Proposal Details

Summery

Getting the underlying socket file descriptor is required when sending eg. shutdown signals to the socket, while keeping the http server running.

Why

By having a listener with SO_REUSEPORT enabled, there is no good way to tell the kernel to stop queuing requests for the listening service. The only I found to stop queuing requests is to shutdown the socket, but to do that we need the file descriptor for the socket.

By calling listener.Close() or http.Shutdown() will not tell the kernel to stop queuing requests to the service. If this is called while the kernel is queuing requests, all requests in queue (and new requests) will fail until the service stops. This would result in a lot of failed requests.

Example

Code
package main

import (
    "context"
    "fmt"
    "log"
    "net"
    "net/http"
    "os"
    "os/signal"
    "syscall"
    "time"

    "golang.org/x/sys/unix"
)

func main() {
    mux := http.NewServeMux()

    mux.HandleFunc("/", func(w http.ResponseWriter, r *http.Request) {
        fmt.Fprintf(w, "Hello world\n")
    })

    svc := http.Server{
        Handler: mux,
        Addr:    ":8000",
    }

    var socketFd uintptr

    listener := net.ListenConfig{}

    listener.Control = func(_, _ string, c syscall.RawConn) error {
        var opErr error

        err := c.Control(func(fd uintptr) {
            // Not recomended to do this, because the file descriptor is not
            // guaranteed to remain valid after this function finishes.
            socketFd = fd
            opErr = unix.SetsockoptInt(int(fd), unix.SOL_SOCKET, unix.SO_REUSEPORT, 1)
        })
        if err != nil {
            return err
        }

        return opErr
    }

    go func() {
        l, err := listener.Listen(context.Background(), "tcp", ":8000")
        if err != nil {
            panic(err)
        }

        log.Fatal(svc.Serve(l))
    }()

    c := make(chan os.Signal, 1)
    signal.Notify(c, os.Interrupt)
    <-c

    log.Print("Shutting down service...")

    err := syscall.Shutdown(int(socketFd), syscall.SHUT_WR)
    if err != nil {
        panic(err)
    }

    // wait for the queue to drain
    time.Sleep(5 * time.Second)

    ctx, cancelFunc := context.WithTimeout(context.Background(), 10*time.Second)
    defer cancelFunc()

    if err := svc.Shutdown(ctx); err != nil {
        log.Fatalln("Failed to shutdown http service:", err)
    }

    log.Print("Server stopped")
}

In this example, I manually call syscall.Shutdown(int(socketFd), syscall.SHUT_WR) to signal the shutdown signal to the socket.

In this code, we save the socket file descriptor during the Control function, which is not recommended, as the file descriptor is not guaranteed to be valid after the Control function. Ideally, we can use a method to get the underlying socket file descriptor, or have a method to tell the kernel to stop queuing requests for the socket.

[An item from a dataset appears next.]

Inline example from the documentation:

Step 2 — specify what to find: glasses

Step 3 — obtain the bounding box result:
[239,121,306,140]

Addinital details (as I understand it)

Enabling SO_REUSEPORT allows multiple services to listen on the same port, the kernel will use hash-based load balancing to determine where to route an incoming request. The request then sits in a queue for the specific service, then the service can accept the request when its ready.

Under heavy load, even by calling syscall.Shutdown() still occasional results in few failed requests, that might be because there is still a few requests in queue, or maybe not the right shutdown signal, I'm not completely sure. However, its still many times less failed requests then just shutdowning the listener or http server. Ideally this should have zero failed requests even under heavy load.

Comment From: gabyhelp

Related Issues and Documentation

(Emoji vote if this was helpful or unhelpful; more detailed feedback welcome in this discussion.)

Comment From: ianlancetaylor

This idea only makes sense for a TCP listener. So you can already do something like (untested)

    c, err := l.(*net.TCPListener).SyscallConn()
    if err != nil { panic("listener already closed?") }
    err = c.Control(func(fd uintptr) {
        if err := syscall.Shutdown(int(fd)); err != nil {
            log.Error(err)
        }
    })

Comment From: WestleyK

Thank you @ianlancetaylor for that snippet, that seem to mostly work, I'm still getting some failed requests reported by ab under light load, however its overall very similar to my code.

I do wish there was a more reliable way to "shutdown" the socket to stop the kernel from queuing requests, but my original question has been answered by your snippet, thank you very much.

Comment From: WestleyK

Update: My test code was faulty, the svc.Serve(l) should not exit the main thread on serve error (at least not stopped error, need to add error check in real code). In addition, calling syscall.Close(int(fd)) is sufficient.